31 de Julho de 2024, por Evaldo Balbino

Era nobre o Baiano, superior mesmo. No trato com as pessoas, no modo de andar e conversar. Já idoso na verdade, mas creio que o seu andar lento era um modo de respeito. Falava pausadamente. Com simplicidades, porém sempre nos seus paletós engomados, calça e sapato lustroso. Dentes raros na boca que não se fechava, faladora e alegre. Sempre em movimento no contar casos e rir com vontade para o mundo.

Ele vivia com duas mulheres, uma irmã da outra. As duas com o seu único marido. Uma, quieta, calada, raramente vista por mim e muito fechada em si mesma.
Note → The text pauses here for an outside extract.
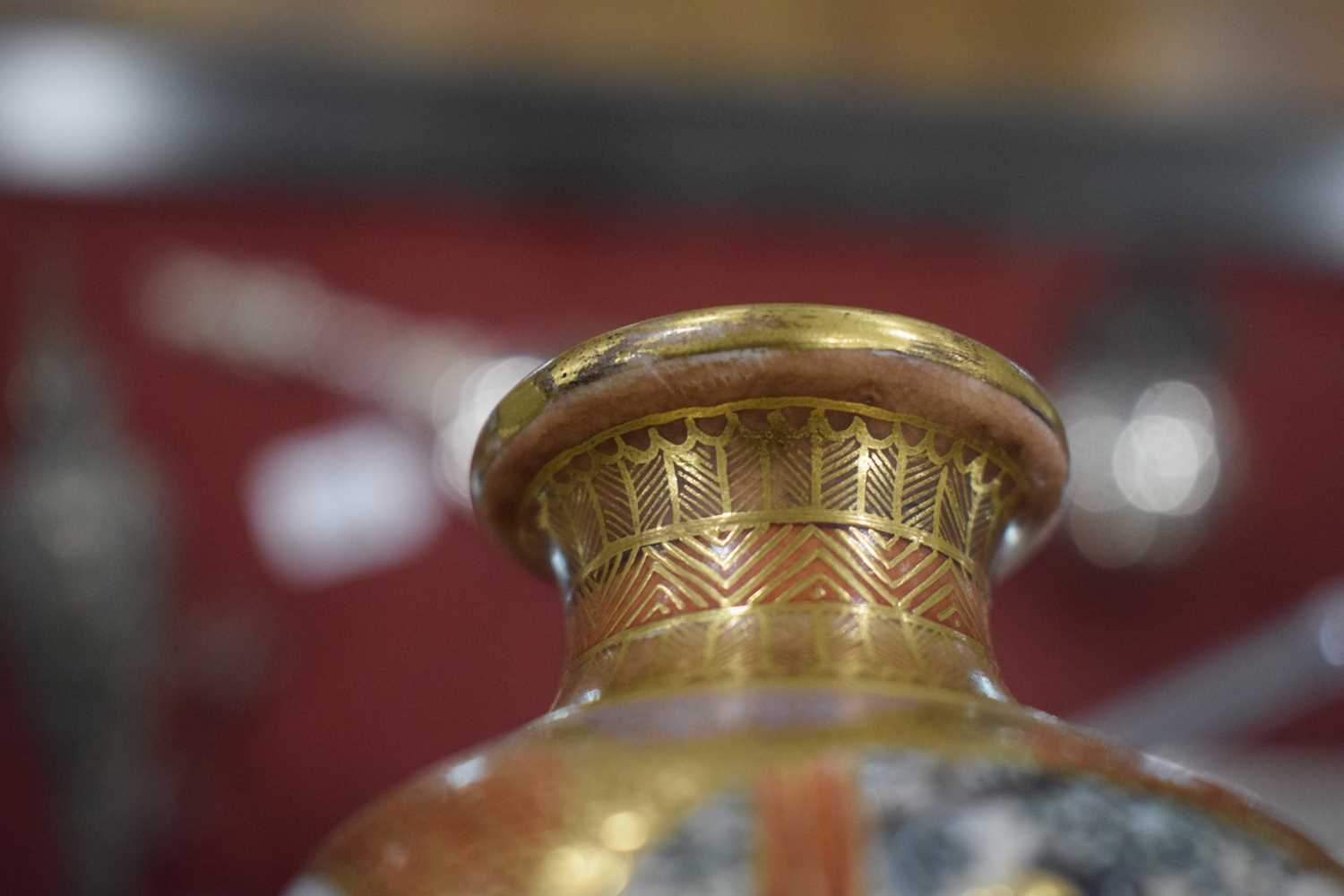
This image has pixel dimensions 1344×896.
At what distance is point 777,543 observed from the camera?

A outra, alegre, bonachona, expansiva na fala e nos gestos, o corpo todo forte se balançando. Ambas de idade também avançada. E as duas e o marido avançando pela vida.

Poligamia?! Isso não existe para certos mundos, para pessoas que vivem à margem de leis humanas feitas a esmo delas. Se havia papel passado nesse caso? Por certo não. Talvez houvesse um só matrimônio registrado. O outro, paralelo e consentido: pelo menos era o que se sentia no trato que se via entre os três.

Eu brincava bastante com a esposa comunicativa. Ela ia junto ao marido para fazer compras ali onde eu era caixeiro, atendente, repositor de mercadoria em prateleiras, um pouco contador, carregador de sacos para o depósito, levador de botijões de gás para as casas vizinhas, instalador dos botijões perante os olhos de donas de casa receosos de uma explosão.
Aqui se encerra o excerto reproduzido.